Shiv Sena member Chandrakant Khaire said his party was all for the Bill because the ’’cow is our mother.’’ This prompted an angry retort from G M Banatwalla of the Muslim League: ’’It’s an election stunt.’’

It was Yerran Naidu who took the initiative to bring together all allies opposed to the Bill. Ahead of the Bill’s introduction, he spoke to Mamata Banerjee and leaders of the DMK, MDMK, JD(U) and PMK and told them to be vocal on not being consulted.

Andhra Pradesh Chief Minister Chandrababu Naidu, who met Prime Minister Vajpayee, complained he was not consulted by the Government. ’’Sensitive issues must be taken up only after evolving consensus. Some people eat beef. It has economic implications. Besides, it is a state subject. They should first consult all states. If all states agree, they can go ahead with the legislation,’’ he said.

DMK leader S S Palanimanickam said his party was against the ban on cow slaughter. ’’The ban affects minorities, SCs and STs who are accustomed to eating beef.’’ He said that the Government should have discussed the Bill with the allies before attempting its introduction.

Mamata Banerjee said she was opposed to the Bill because the Government had not consulted its allies. When she was asked whether she favoured a ban on cow slaughter, Mamata was evasive. She did, however, say that many people in West Bengal and the North-East states consume beef.

But the Congress dilemma was there for all to see. Party MPs sat quietly in the Lok Sabha as NDA members, allies protested.
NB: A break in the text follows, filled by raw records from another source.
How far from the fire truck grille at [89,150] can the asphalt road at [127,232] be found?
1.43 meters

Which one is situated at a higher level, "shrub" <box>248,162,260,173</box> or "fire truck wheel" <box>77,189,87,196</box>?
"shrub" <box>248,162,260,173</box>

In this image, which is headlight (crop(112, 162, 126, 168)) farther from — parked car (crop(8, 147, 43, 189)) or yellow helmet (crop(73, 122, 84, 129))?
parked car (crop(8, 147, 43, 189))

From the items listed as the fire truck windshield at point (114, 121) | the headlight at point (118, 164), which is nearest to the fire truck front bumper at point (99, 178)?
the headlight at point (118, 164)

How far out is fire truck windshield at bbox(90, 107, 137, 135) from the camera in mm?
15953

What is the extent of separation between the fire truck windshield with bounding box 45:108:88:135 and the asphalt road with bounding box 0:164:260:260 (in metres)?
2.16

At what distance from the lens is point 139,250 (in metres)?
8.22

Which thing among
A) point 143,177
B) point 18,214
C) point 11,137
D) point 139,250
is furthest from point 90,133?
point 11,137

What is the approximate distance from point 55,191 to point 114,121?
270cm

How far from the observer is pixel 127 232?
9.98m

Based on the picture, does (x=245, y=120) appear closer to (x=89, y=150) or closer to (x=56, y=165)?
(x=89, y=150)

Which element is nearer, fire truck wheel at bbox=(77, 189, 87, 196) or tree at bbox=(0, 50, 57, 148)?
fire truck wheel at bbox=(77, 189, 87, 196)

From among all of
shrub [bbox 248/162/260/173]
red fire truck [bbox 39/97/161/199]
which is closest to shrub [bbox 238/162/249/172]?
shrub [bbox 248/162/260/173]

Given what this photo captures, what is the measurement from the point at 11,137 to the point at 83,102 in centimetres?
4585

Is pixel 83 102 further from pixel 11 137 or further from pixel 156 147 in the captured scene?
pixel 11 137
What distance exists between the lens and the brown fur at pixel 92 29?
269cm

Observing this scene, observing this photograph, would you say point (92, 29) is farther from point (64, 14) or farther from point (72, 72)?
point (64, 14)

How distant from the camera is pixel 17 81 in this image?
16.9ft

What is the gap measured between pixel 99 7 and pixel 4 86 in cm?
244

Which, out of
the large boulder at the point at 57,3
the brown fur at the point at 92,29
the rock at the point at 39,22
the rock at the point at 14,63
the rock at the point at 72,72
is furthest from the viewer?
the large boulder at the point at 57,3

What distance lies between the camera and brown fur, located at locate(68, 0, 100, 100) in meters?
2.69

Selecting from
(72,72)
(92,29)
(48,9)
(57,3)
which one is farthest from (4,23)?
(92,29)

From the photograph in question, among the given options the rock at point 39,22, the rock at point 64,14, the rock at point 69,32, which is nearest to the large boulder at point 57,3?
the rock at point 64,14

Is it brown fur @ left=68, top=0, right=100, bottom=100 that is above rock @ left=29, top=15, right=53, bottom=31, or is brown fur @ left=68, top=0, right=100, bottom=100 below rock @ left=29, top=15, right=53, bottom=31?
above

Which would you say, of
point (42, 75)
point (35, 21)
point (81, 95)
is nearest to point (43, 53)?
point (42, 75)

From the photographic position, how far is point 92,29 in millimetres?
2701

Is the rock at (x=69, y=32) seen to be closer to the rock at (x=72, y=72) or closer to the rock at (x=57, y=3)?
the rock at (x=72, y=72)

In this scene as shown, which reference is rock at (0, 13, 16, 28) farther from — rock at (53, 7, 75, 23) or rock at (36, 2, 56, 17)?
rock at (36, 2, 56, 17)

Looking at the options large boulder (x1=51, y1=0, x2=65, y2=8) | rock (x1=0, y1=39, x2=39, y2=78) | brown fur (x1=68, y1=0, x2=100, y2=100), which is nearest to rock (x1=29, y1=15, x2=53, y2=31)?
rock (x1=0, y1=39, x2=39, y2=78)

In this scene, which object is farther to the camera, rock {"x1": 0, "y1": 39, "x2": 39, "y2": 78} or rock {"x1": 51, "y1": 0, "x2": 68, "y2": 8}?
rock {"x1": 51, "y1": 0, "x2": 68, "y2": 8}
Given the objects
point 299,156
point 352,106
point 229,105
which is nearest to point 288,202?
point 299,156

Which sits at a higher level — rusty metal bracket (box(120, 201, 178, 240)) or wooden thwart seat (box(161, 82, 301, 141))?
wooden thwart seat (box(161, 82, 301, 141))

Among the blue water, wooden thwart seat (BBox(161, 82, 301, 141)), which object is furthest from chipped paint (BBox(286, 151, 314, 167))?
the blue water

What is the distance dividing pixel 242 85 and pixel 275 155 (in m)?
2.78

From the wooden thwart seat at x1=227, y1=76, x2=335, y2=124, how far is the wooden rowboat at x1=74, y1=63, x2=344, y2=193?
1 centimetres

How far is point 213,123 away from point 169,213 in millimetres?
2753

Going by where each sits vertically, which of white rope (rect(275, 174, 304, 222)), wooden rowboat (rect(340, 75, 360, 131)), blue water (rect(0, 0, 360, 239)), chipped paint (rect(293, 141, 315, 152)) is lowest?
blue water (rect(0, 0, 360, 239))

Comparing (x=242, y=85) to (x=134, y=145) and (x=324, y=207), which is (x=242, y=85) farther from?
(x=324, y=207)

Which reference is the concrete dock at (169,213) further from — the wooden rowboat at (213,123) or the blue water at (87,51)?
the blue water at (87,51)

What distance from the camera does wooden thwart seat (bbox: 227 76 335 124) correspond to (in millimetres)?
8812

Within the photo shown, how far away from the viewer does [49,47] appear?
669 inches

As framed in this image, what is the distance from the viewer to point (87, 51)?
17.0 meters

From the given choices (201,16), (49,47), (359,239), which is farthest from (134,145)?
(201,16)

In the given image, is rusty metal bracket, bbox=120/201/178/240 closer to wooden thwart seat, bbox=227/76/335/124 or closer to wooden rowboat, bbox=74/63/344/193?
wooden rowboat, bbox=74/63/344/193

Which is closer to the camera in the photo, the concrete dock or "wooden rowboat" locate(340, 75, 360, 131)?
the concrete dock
Later, Congress spokesperson Jaipal Reddy said: ’’In principle, we are in favour of the cow slaughter ban but since it’s a state subject, a constitutional amendment is required to bring it on the Concurrent List.’’ He was of the view that the ban on cow slaughter was an issue best left to the states.

Although Reddy denied there were differences within his party on the Bill, Madhya Pradesh Chief Minister Digvijay Singh is in favour of the Bill - he has even made the cow the official state animal - but Kerala Chief Minister A K Antony is opposed to such a ban. North East chief ministers too do want the ban because beef consumption is high in their states.

The BJP, on its part, was happy that the Government had moved to introduce the Bill. BJP spokesman Vijay Kumar Malhotra conceded that NDA partners did differ on the issue. ’’But we will sort out these problems.’’

He said the cow slaughter ban was not an issue in the common minimum programme for governance.